France : la situation législative des artistes musicaux du web

A Bruxelles, la directive sur la gestion collective des droits musicaux est en négociation, pour une politique de marché unique et une plus grande transparence dans la gestion des revenus.
Comment les artistes musicaux du web font-ils pour continuer à exister aujourd'hui ? La situation législative actuelle leur est-elle favorable ?

Aujourd’hui être un musicien utilisant le web comme plateforme de développement est un véritable parcours du combattant.

Diffuser sa musique en ligne, n’est pas gage de réussite

Avec 25 000 musiciens répertoriés en France par le Ministère de la Culture, être artiste web c’est se perdre dans une foule au moins 10 fois plus nombreuse d’amateurs-musiciens. Par ailleurs, les labels et récompenses nationales ont délaissé des pans entiers du paysage musical Français en ne reconnaissant pas certaines niches ou certain styles.
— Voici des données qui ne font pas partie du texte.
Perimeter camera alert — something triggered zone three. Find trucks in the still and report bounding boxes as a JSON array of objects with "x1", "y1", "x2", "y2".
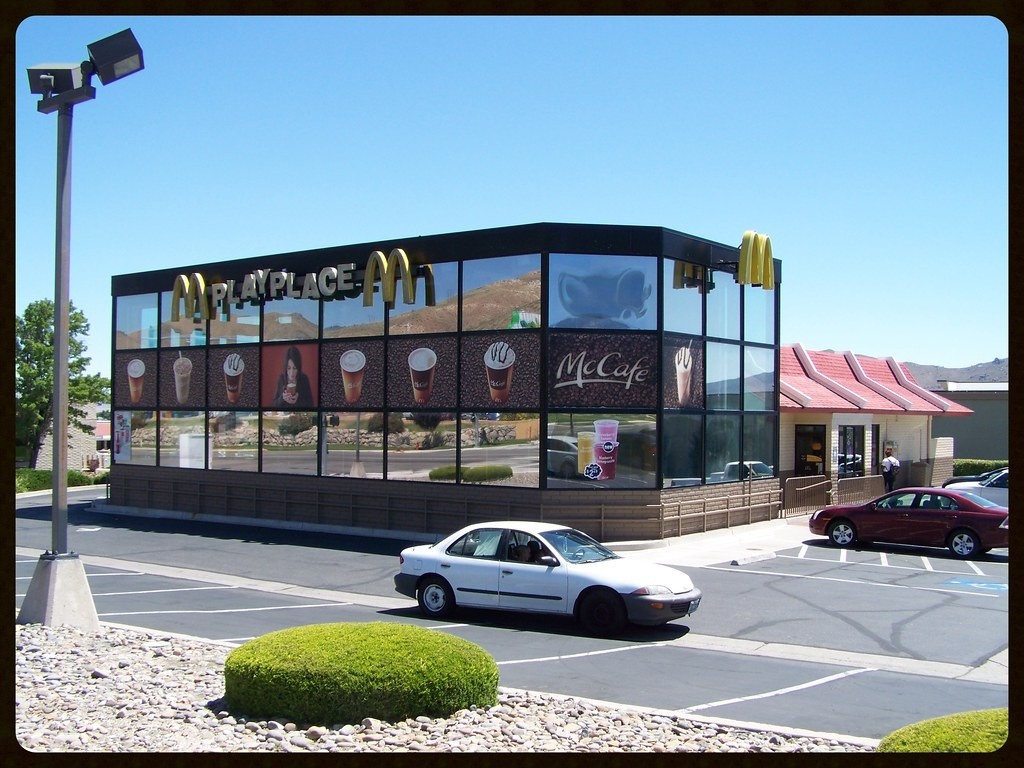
[{"x1": 670, "y1": 461, "x2": 773, "y2": 489}]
Faire de nombreuses vues sur les plateformes de musique online ne facilite forcément pas la rémunération de l’auteur

Bien que les sites de streaming musicaux clament haut et fort que leurs abonnements servent à payer les artistes, il s’avère que la rémunération est très faible. Quant à Youtube, il rémunère 0,00058€ la vue. De fait, les artiste web tirent leurs revenus très souvent et uniquement des publicités. LAST.FM, plateforme de streaming musicale, demande 1 546 667 écoutes pour gagner environ  1 161 dollars. Cela paraît énorme mais c’est finalement peu si l’on compare avec d’autres sites tels que SPOTIFY qui nécessite pour la même somme,  4 055 110 écoutes.

Signer avec une « major » ne garantit pas la protection de sa production musicale

Les « major » sont les labels les plus importants de musique Universal, EMI (bien que racheté par Universal), Sony Music Entertainment, se partagent l'essentiel du marché mondial (plus de 77 % en 2004).

Ce que ceux-ci font souvent aux petits musiciens du web, c’est de voler leurs productions musicales. Je reçois régulièrement les doléances de musiciens (demarchés par des majors, dont le contrat n'aboutit jamais) à qui les labels ont commandé un morceau et qui ont eu la surprise de voir leur création « remixée » et être mise en vente sur le marché musical,  sans qu’aucun droit ne leur soit versé.

Rare sont les artistes qui songent à se protéger. Le fait de partager une musique dont on n’est pas l’auteur, sur un site de streaming n’est pas légalement recevable. Déposer une musique à la SACEM ou toute autre société de gestion collective de droits musicaux est couteux et compliqué : il faut au moins 5 titres avec un enregistrement clair et des partitions écrites. Il faut également justifier de l’exploitation de celles-ci, déclarer des représentations sur l’année et verser une somme à l’organisme.

Les Creative Commons (CC) est une organisation à but non lucratif dont l’objectif est de proposer une solution alternative légale au dépôt en société de gestion collective. Quelques contraintes persistent. Bien que la diffusion des œuvres musicales dans les soirées soit un vecteur de visibilité, si l’artiste est adhérent à la CC, sa musique ne pourra pas être jouée dans une soirée ou un concert où une participation aux frais est demandée.

La SACEM n’assure pas un revenu régulier à l’artiste web

Deux tiers des adhérents n’ont pas reçu d’argent de la part de la SACEM en 2011 et seulement 1% ont touché l’équivalent d’un SMIC.

Que va changer la future loi concernant la politique de marché unique ?

La directive sur les sociétés de gestion collectives de droits musicaux en négociation à Bruxelles a pour objectif de clarifier les marges et la gestion des fonds de celles-ci. De plus, la question de la rémunération des artistes et des dirigeants musicaux fait débat : en France, le directeur général de la SACEM est rémunéré 400 K€ annuels et les 8 salaires le plus élevés  au sein de l’organisme sont de 270 K€.

Etre un artiste musical du web

Même si la législation essaye au maximum de protéger les musiciens, il reste beaucoup à améliorer. Ici n’a été abordé que les points fondamentaux de la législation musicale, mais l’impossibilité de déclarer des cachets sur une diffusion de concert uniquement en ligne qui aurait généré beaucoup de vue est un facteur tout aussi important.
Actuellement, le système législatif et l’administration permettent l’existence d’artistes web, cependant, il ne dispose pas de solutions convaincantes pour le lancement et le développement numérique de ceux-ci.